ACTIVITY => Each record is to be given again without alteration.

STORED DATA =>
####

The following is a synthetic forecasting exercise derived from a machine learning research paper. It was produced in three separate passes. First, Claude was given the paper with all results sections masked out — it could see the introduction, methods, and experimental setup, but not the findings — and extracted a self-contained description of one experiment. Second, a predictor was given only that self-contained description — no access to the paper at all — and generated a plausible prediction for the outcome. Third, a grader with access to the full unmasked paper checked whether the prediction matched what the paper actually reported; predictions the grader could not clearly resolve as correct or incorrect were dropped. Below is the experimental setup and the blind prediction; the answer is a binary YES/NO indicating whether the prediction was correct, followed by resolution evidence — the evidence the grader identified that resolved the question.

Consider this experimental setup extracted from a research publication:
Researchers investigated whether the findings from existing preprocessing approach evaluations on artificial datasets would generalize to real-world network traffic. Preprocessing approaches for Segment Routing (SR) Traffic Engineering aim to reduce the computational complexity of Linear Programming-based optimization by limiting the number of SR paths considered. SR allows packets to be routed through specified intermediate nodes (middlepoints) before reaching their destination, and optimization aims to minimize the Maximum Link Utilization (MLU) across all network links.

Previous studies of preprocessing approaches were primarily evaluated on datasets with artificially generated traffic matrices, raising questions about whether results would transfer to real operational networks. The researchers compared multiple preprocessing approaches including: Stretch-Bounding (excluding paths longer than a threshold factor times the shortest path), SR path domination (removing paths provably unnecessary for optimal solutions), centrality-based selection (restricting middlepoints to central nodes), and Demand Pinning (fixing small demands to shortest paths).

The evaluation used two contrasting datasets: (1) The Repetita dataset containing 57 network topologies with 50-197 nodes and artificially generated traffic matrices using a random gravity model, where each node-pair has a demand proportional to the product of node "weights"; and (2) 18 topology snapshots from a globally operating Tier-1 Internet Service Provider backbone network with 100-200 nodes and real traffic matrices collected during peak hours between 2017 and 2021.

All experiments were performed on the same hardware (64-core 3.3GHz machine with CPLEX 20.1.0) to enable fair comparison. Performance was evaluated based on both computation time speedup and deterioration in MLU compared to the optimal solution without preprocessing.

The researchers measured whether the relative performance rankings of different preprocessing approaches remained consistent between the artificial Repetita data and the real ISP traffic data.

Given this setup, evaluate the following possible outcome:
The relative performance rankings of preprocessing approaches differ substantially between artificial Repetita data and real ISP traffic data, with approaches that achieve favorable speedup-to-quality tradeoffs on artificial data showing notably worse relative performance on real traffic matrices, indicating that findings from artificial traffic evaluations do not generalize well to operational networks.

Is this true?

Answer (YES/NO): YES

####

RESPONSE FOR THIS EXERCISE =>
The following is a synthetic forecasting exercise derived from a machine learning research paper. It was produced in three separate passes. First, Claude was given the paper with all results sections masked out — it could see the introduction, methods, and experimental setup, but not the findings — and extracted a self-contained description of one experiment. Second, a predictor was given only that self-contained description — no access to the paper at all — and generated a plausible prediction for the outcome. Third, a grader with access to the full unmasked paper checked whether the prediction matched what the paper actually reported; predictions the grader could not clearly resolve as correct or incorrect were dropped. Below is the experimental setup and the blind prediction; the answer is a binary YES/NO indicating whether the prediction was correct, followed by resolution evidence — the evidence the grader identified that resolved the question.

Consider this experimental setup extracted from a research publication:
Researchers investigated whether the findings from existing preprocessing approach evaluations on artificial datasets would generalize to real-world network traffic. Preprocessing approaches for Segment Routing (SR) Traffic Engineering aim to reduce the computational complexity of Linear Programming-based optimization by limiting the number of SR paths considered. SR allows packets to be routed through specified intermediate nodes (middlepoints) before reaching their destination, and optimization aims to minimize the Maximum Link Utilization (MLU) across all network links.

Previous studies of preprocessing approaches were primarily evaluated on datasets with artificially generated traffic matrices, raising questions about whether results would transfer to real operational networks. The researchers compared multiple preprocessing approaches including: Stretch-Bounding (excluding paths longer than a threshold factor times the shortest path), SR path domination (removing paths provably unnecessary for optimal solutions), centrality-based selection (restricting middlepoints to central nodes), and Demand Pinning (fixing small demands to shortest paths).

The evaluation used two contrasting datasets: (1) The Repetita dataset containing 57 network topologies with 50-197 nodes and artificially generated traffic matrices using a random gravity model, where each node-pair has a demand proportional to the product of node "weights"; and (2) 18 topology snapshots from a globally operating Tier-1 Internet Service Provider backbone network with 100-200 nodes and real traffic matrices collected during peak hours between 2017 and 2021.

All experiments were performed on the same hardware (64-core 3.3GHz machine with CPLEX 20.1.0) to enable fair comparison. Performance was evaluated based on both computation time speedup and deterioration in MLU compared to the optimal solution without preprocessing.

The researchers measured whether the relative performance rankings of different preprocessing approaches remained consistent between the artificial Repetita data and the real ISP traffic data.

Given this setup, evaluate the following possible outcome:
The relative performance rankings of preprocessing approaches differ substantially between artificial Repetita data and real ISP traffic data, with approaches that achieve favorable speedup-to-quality tradeoffs on artificial data showing notably worse relative performance on real traffic matrices, indicating that findings from artificial traffic evaluations do not generalize well to operational networks.

Is this true?

Answer (YES/NO): YES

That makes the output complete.